**EXERCISES TO COMPLETE:**
A. Could you reproduce the food-prices column starting with "Now, to some" and going on through "in emerging markets.", swapping "aluminum" for "tin"?
B. Can you carry the column on the global food crisis forward, picking up right after its last sentence?

* Begin SELECTED EXCERPT *

Op-Ed
Columnist
Droughts, Floods and Food
By
PAUL KRUGMAN
Published:
February 6, 2011
We’re in the midst of a global food
crisis — the second in three years. World food prices hit a record in January,
driven by huge increases in the prices of wheat, corn, sugar and oils. These
soaring prices have had only a modest effect on U.S. inflation, which is still
low by historical standards, but they’re having a brutal impact on the world’s
poor, who spend much if not most of their income on basic foodstuffs.
Fred
R. Conrad/The New York Times
Paul Krugman
The consequences of this food crisis
go far beyond economics. After all, the big question about uprisings against
corrupt and oppressive regimes in the Middle East isn’t so much why they’re
happening as why they’re happening now. And there’s little question that
sky-high food prices have been an important trigger for
popular rage.
So what’s behind the price spike?
American right-wingers (and the Chinese) blame easy-money policies at the
Federal Reserve, with at least one commentator
declaring that there is “blood on Bernanke’s hands.” Meanwhile, President
Nicolas Sarkozy of France blames speculators, accusing them of “extortion and
pillaging.”
But the evidence tells a different,
much more ominous story. While several factors have contributed to soaring food
prices, what really stands out is the extent to which severe weather events
have disrupted agricultural production. And these severe weather events are
exactly the kind of thing we’d expect to see as rising concentrations of
greenhouse gases change our climate — which means that the current food price
surge may be just the beginning.
Now, to some extent soaring food
prices are part of a general commodity boom: the prices of many raw materials,
running the gamut from aluminum to zinc, have been rising rapidly since early
2009, mainly thanks to rapid industrial growth in emerging markets.
But the link between industrial
growth and demand is a lot clearer for, say, copper than it is for food. Except
in very poor countries, rising incomes don’t have much effect on how much
people eat.

* End SELECTED EXCERPT *
* Begin GIVEN INFORMATION *

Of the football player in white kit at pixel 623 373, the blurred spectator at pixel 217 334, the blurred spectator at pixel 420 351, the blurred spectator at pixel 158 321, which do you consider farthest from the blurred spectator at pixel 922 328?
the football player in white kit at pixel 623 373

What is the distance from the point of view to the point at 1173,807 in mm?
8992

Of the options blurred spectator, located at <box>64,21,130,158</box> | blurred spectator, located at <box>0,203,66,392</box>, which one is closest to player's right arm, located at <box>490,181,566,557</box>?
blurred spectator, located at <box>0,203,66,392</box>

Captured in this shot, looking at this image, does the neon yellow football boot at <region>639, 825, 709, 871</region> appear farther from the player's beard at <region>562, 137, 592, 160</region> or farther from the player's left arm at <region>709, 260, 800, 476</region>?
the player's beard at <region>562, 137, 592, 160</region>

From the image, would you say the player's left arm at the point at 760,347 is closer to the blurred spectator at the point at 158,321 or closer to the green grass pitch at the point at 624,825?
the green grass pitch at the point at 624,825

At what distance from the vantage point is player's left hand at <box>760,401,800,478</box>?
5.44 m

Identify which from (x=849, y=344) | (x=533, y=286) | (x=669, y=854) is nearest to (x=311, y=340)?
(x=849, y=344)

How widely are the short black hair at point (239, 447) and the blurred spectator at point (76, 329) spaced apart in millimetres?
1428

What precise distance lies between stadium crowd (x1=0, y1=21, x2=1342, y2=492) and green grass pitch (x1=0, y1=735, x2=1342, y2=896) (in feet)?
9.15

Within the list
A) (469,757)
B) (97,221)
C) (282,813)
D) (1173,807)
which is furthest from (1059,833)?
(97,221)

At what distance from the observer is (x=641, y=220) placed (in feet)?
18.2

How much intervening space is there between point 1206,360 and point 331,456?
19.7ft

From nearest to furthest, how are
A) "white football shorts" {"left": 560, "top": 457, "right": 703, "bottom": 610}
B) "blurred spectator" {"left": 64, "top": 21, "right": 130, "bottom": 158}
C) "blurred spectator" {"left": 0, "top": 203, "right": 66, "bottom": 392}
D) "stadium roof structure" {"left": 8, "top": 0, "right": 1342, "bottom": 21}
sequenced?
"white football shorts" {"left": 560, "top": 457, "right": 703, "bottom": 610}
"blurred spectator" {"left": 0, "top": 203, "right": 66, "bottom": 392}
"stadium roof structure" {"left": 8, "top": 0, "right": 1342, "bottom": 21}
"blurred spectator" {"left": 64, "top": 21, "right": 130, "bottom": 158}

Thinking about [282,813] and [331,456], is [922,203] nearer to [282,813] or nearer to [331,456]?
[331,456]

* End GIVEN INFORMATION *

**OUTPUTS FOR THE TASKS:**
A.
Now, to some extent soaring food
prices are part of a general commodity boom: the prices of many raw materials,
running the gamut from tin to zinc, have been rising rapidly since early
2009, mainly thanks to rapid industrial growth in emerging markets.

B.
It’s true that growth in emerging
nations like China leads to rising meat consumption, and hence rising demand
for animal feed. It’s also true that agricultural raw materials, especially
cotton, compete for land and other resources with food crops — as does the
subsidized production of ethanol, which consumes a lot of corn. So both
economic growth and bad energy policy have played some role in the food price
surge.
Still, food prices lagged behind the
prices of other commodities until last summer. Then the weather struck.
Consider the case of wheat, whose
price has almost doubled since the summer. The immediate cause of the wheat
price spike is obvious: world production is down sharply. The bulk of that
production decline, according to U.S. Department of Agriculture data, reflects
a sharp plunge in the former Soviet Union. And we know what that’s about: a
record heat wave and drought, which pushed Moscow temperatures above 100 degrees
for the first time ever.
The Russian heat wave was only one
of many recent extreme weather events, from dry weather in Brazil to
biblical-proportion flooding in Australia, that have damaged world food
production.
The question then becomes, what’s
behind all this extreme weather?
To some extent we’re seeing the
results of a natural phenomenon, La Niña — a periodic event in which water in
the equatorial Pacific becomes cooler than normal. And La Niña events have
historically been associated with global food crises, including the crisis of
2007-8.
But that’s not the whole story.
Don’t let the snow fool you: globally, 2010 was tied with 2005 for warmest year
on record, even though we were at a solar minimum and La Niña was a cooling
factor in the second half of the year. Temperature records were set not just in
Russia but in no fewer than 19 countries, covering a fifth of the world’s land
area. And both droughts and floods are natural consequences of a warming world:
droughts because it’s hotter, floods because warm oceans release more water
vapor.
As always, you can’t attribute any
one weather event to greenhouse gases. But the pattern we’re seeing, with
extreme highs and extreme weather in general becoming much more common, is just
what you’d expect from climate change.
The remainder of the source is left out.